We all have two sets of ears (and two sets of eyes). One set is for the natural and one for the spiritual. For your spiritual ears to have the ability to hear, your spiritual heart must be receptive to God. People who are rebellious towards God are lacking the ability to hear with their ears:
Son of man, you are living among a rebellious people. They have eyes to see but do not see and ears to hear but do not hear, for they are a rebellious people. (Ezek 12:2)
Jesus sometimes used the same phrase when giving teachings. Besides citing such when declaring the Parable of the Sower, the Lord Jesus also used it in conjunction with salt losing its saltiness:
Salt is good, but if it loses its saltiness, how can it be made salty again? It is fit neither for the soil nor for the manure pile; it is thrown out. He who has ears to hear, let him hear. (Luke 14:34,35)
To be more precise, the Lord Jesus alone used the phrase about ears to hear and mentioned it 7 times in Revelation 2 and 3, one time with each of the 7 churches in Asia (Rev 2:7,11,17,29; 3:6,13,22). Jesus taught both the child of God and the child of the devil. Some of the lost wisely changed, while others rejected the words of eternal life (John 6:68). Though Jesus did everything perfectly, he still witnessed to both types of lost people, who in the end would die in their sins—
- those who would never get saved and
- those who would come to eternal life, later would backslide to their spiritual death and die in that condition.

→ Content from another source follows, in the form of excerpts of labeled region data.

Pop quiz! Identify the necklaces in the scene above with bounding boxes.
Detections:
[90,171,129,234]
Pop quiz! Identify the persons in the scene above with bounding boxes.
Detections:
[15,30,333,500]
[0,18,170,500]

Jesus set the example that we Christians should follow regarding personal evangelism. Everyone should be witnessed to! That is true Spirit led evangelism, even though most might flatly reject the truth and persecute the preacher, as happened to the Lord. We are also to warn the righteous and the wicked. These are basic evangelism truths, yet many professing Christians are opposed to them. Could it be that such people don’t have ears to hear and are spiritually deaf?